• If you want to, there's no excuse not to try and do something. When I started publishing stuff on the Internet many, many years ago, I did so because Tumblr was the first tool that made it possible for someone that was not a coder, wasn't going to buy WordPress theme to have a blog, it felt really low touch.
    You just picked a theme and started publishing. Tumblr still exists. Obviously, there's great themes out there if you want to start a blog, you can do it on Squarespace. You can do it on WordPress. There's Exposure, which my friend runs. If you're a photographer, that's great. You can start a newsletter with MailChimp. You can start something with Substack. You can do something interesting with Twitter. You can start a TikTok, you can start doing something on YouTube.

    There is no end to how you can diversify but coming off that last question, you got to make sure that those messages are unique and that they are built for that platform and that they make sense in that platform. Too many people, say, "I know I need to diversify. I know I need to try new things, do something new, get off Instagram. My whole future is tied up in Instagram." The frustrating thing is you talk to them three months later and you're like, "What's going on?" They're like, "I need to do something. I should start a blog. I should start a newsletter."
    Three months later, same thing. You just sometimes have to just do it. I find that sometimes it is helpful to try and break those big goals into little ones and say, "I know I want to start a newsletter." Easiest way to do these things is to try and break it into smaller goals that get you to the eventual one. Building out a newsletter. If you just were going to do that and you said, "I need a strategy. I need a designer to help me design the newsletters. I need to write at least my first five newsletters. Then I need to figure out how many people to sign up for the newsletter. I have to get that populated. Then I'm going to have to sign up for MailChimp, get all that coded and then I'll send it out."

    That sounds exhausting. I understand why you wouldn't do it because you're not getting any money for this right away. It's a big pain in the ass. What if instead you said, "I'm going to go to my Gmail, I'm going to pick a hundred names of my friends and some brands I've worked with, I'm going to send an e-mail. What my newsletter would be if it didn't have HTML and all those things, I'm going to just send an e-mail to a hundred people and I'm going to see their response."
    At the end of it, I'm going to say, "This is something I'm considering, did you enjoy this? Do you think like would love any feedback right back if you have anything?" Maybe 20 people write back and said, "I love this. This was amazing, you should do it." Okay, there you go. Now you have some momentum. You've put something into the world and you've tested it and you've seen if people actually like it. Then you can move forward. You have to try and find what in the startup world we call an MVP, a Minimum Viable Product. What is the absolute minimum you can do to test this thing?

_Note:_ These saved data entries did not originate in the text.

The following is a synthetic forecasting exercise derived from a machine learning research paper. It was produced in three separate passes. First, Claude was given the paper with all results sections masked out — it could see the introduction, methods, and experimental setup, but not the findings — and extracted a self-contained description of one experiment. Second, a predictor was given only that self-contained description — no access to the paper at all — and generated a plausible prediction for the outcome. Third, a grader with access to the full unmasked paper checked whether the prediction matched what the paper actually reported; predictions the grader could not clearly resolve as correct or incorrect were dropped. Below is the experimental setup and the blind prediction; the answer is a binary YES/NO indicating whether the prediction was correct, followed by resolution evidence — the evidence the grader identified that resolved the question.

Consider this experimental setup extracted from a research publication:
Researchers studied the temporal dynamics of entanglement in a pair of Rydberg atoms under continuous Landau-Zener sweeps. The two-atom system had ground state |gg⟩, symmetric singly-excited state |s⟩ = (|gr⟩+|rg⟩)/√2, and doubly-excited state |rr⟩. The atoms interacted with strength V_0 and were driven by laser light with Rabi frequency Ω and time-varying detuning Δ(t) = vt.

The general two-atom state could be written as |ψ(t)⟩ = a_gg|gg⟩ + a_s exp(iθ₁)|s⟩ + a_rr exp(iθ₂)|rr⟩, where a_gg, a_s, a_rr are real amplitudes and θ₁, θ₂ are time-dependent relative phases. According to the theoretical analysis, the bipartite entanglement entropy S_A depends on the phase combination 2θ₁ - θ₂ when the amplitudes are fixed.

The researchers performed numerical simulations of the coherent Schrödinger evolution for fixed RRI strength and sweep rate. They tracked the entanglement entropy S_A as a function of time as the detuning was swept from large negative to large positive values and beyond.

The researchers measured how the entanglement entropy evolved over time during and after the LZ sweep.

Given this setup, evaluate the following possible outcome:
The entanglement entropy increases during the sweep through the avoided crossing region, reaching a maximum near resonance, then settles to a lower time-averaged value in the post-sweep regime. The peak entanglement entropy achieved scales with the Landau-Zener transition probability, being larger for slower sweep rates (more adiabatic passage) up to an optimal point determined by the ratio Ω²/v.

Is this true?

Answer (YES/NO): NO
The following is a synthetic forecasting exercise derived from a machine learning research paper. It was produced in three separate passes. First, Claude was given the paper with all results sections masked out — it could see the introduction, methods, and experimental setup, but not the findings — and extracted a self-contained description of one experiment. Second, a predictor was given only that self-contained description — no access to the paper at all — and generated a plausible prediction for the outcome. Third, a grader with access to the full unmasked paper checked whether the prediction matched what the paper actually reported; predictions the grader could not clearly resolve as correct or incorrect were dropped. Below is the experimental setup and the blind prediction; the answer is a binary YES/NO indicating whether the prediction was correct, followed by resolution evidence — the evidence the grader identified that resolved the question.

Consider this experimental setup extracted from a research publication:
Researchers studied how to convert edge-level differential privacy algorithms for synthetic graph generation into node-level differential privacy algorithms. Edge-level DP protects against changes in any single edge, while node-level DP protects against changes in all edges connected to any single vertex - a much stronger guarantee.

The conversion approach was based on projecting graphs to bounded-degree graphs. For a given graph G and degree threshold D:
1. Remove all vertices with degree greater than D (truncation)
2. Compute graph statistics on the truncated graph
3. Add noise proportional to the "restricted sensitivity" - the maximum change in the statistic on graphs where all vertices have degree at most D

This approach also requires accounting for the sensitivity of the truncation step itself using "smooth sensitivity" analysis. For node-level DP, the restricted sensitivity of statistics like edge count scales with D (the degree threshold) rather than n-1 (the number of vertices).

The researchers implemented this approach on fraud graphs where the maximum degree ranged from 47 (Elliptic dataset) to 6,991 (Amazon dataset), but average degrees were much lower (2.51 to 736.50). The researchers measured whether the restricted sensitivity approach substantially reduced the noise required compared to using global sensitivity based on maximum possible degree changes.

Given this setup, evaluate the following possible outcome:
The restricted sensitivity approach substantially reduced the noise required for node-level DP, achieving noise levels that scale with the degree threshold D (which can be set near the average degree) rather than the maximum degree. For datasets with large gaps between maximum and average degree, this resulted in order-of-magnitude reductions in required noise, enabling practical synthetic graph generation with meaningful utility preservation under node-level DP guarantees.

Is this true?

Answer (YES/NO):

    If you were testing a blog, do you have to even start a blog or could you start writing longer captions by writing a story and putting it as a carousel in an in-feed post. There are ways to test these things without going out and hiring someone for $10,000 to build you a blog. Minimum viable product, you test it, you validate it and then you invest in it. It's a good way to get off your ass and just try this stuff and realize that at the end of the day nobody fucking cares.
    None of us are a big enough deal where there's so much scrutiny that if you put out something that's not professional, all the world will shake and come undone. Zeus from the clouds will throw one of his thunder bolts down and strike you down for daring to send out an e-mail that wasn't designed well. Nobody gives a shit. We're trying stuff here, this is the Internet. You should be able to experiment. If you feel like you can't, that's a personal problem. It's a mindset problem, you have to let go of it.

    I'm a perfectionist, I love things to be perfect, but I'm pushing the team all the time to put out stuff that's not perfect, to move faster so we can learn and we can chase perfection. Ideally, you never get there. As the saying goes, perfection is the enemy of progress and it is often better to do than to fiddle around and try and do it perfectly. I will say unless you're like a bridge builder, in which case I would definitely focus on doing it perfectly, but outside of that, you're good to go.